The corollary of a big Labour majority is a small Conservative parliamentary party — and, indeed, at 121 MPs, it’s never been smaller. Perhaps that’s why the current leadership race has been so carefully orchestrated.
However, unity has been purchased at the cost of clarity. There’s been no reckoning with the failures of the last five years — in which division was the product of bad governance, not the other way round.
If we refuse to identify our mistakes in office, let alone learn from them, how can we present ourselves as an alternative to a Labour government?
For the first time since the war, a Labour government faces not one but two Right-of-centre mainland parties in the House of Commons: ourselves and Reform UK. The Labour benches are full of MPs who owe their seats to this split.
Figuring out what to do about it is another casualty of the content-free leadership race. As a result, our next leader won’t have the mandate to do a deal with Farage (should that prove necessary).
Nothing is more likely to save Labour’s bacon at the next general election than a continued split on the Right — and yet the default scenario for 2029 is a repeat of 2024. Keir Starmer may be an atheist, but I hope he’s thankful, nonetheless.
Of course, Labour has rivals of its own. The difference though is that support for the various Left-of-centre parties is much more efficiently distributed than on the Right.
For instance, these days there are very few Labour-Lib Dem marginals, but all too many Lib Dem-Tory marginals. Furthermore, along with the SNP, Plaid Cymru and Greens, the yellows are standing-by as potential coalition partners should Labour lose its majority.
The road to a Conservative majority therefore runs through a block of MPs who are immune to the unpopularity of a Labour government, but who’d readily put Labour back into government.

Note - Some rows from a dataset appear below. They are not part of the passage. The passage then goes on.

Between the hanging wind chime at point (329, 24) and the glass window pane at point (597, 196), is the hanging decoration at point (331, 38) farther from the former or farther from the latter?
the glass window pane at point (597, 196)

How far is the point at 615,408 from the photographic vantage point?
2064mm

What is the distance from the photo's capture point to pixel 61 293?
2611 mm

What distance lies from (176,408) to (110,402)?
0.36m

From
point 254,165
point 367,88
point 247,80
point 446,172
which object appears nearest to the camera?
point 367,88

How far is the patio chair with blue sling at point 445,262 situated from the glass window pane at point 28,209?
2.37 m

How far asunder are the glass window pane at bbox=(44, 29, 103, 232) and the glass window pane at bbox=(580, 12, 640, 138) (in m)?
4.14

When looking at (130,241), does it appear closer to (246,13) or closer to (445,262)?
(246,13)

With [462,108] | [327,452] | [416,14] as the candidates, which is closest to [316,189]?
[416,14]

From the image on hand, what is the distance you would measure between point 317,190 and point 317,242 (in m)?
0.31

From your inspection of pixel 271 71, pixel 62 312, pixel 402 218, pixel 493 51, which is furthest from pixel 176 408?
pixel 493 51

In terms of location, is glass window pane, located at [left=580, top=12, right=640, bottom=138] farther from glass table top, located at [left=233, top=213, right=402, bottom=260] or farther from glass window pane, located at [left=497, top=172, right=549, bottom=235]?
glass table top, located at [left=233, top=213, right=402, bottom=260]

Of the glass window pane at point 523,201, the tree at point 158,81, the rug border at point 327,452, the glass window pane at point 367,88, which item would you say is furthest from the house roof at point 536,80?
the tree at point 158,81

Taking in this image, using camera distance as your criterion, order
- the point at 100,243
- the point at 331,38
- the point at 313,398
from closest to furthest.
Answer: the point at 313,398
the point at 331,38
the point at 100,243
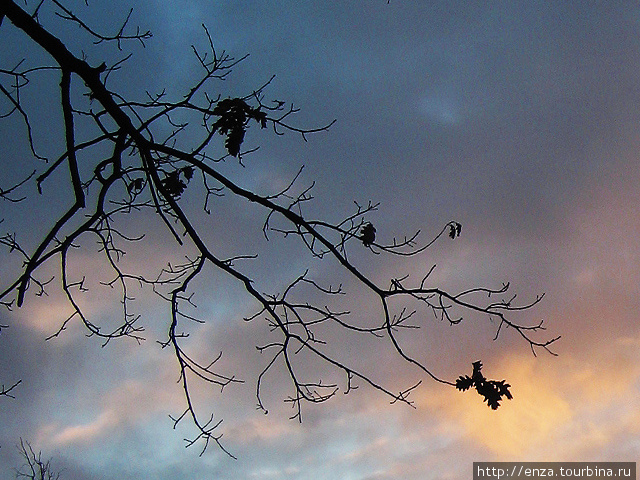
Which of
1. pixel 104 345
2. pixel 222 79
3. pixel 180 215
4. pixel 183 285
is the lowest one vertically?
pixel 104 345

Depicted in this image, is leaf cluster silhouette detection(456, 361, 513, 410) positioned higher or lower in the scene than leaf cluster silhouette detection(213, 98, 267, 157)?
lower

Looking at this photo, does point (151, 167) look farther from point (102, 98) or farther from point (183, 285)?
point (183, 285)

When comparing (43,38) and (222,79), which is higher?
(222,79)

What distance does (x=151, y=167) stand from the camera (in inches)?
162

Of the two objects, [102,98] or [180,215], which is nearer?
[102,98]

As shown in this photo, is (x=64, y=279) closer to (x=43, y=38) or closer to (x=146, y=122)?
(x=146, y=122)

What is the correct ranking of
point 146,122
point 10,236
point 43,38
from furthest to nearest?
point 10,236 < point 146,122 < point 43,38

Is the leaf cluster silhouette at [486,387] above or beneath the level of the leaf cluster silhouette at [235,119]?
beneath

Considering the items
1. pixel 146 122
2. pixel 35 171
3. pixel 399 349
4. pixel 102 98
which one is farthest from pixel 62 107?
pixel 399 349

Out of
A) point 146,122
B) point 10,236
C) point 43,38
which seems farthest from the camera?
point 10,236

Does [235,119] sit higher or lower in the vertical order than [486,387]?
higher

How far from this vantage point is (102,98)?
12.6 ft

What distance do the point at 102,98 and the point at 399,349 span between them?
2.47 meters

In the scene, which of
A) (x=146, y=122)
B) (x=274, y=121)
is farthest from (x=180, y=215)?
(x=274, y=121)
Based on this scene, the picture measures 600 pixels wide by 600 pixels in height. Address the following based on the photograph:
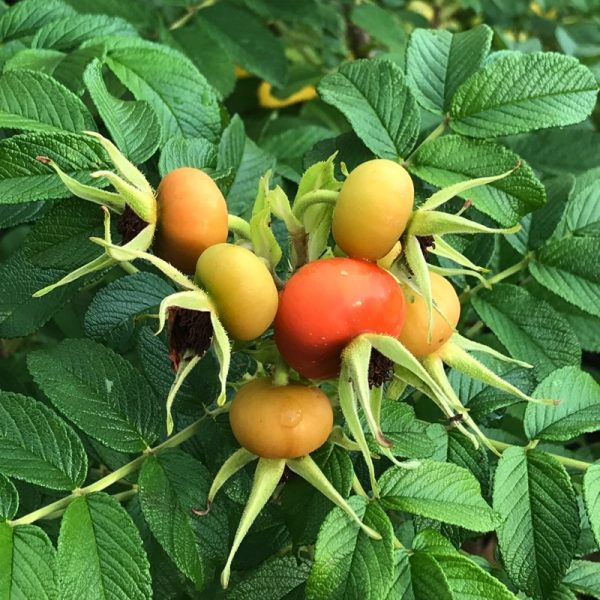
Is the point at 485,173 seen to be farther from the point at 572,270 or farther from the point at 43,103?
the point at 43,103

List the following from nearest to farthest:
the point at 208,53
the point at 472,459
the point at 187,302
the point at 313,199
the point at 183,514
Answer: the point at 187,302, the point at 313,199, the point at 183,514, the point at 472,459, the point at 208,53

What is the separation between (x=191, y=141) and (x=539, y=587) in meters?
0.89

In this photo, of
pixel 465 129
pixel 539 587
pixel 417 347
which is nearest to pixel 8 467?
pixel 417 347

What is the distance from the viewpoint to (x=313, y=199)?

I’m going to end where I finished in 2021 — and that’s with the extinction level event awaiting the Conservative Party.
I’m sorry to bore on about this, but we are doomed unless we win back younger voters — among whom Labour continues to enjoy a huge advantage. On current trends that advantage will only get bigger by 2029 — especially if Starmer follows through with his plan to lower the voting age to 16.
As the months and years go by, it’s usual to talk of governments running out of time. But in terms of underlying demographics, Labour — and the British Left in general — is running into time. It’s not too late for the Conservative Party to change this dynamic, but unless we do, every election will become harder and harder to win.
Let’s hope our next leader knows what he or she is up against.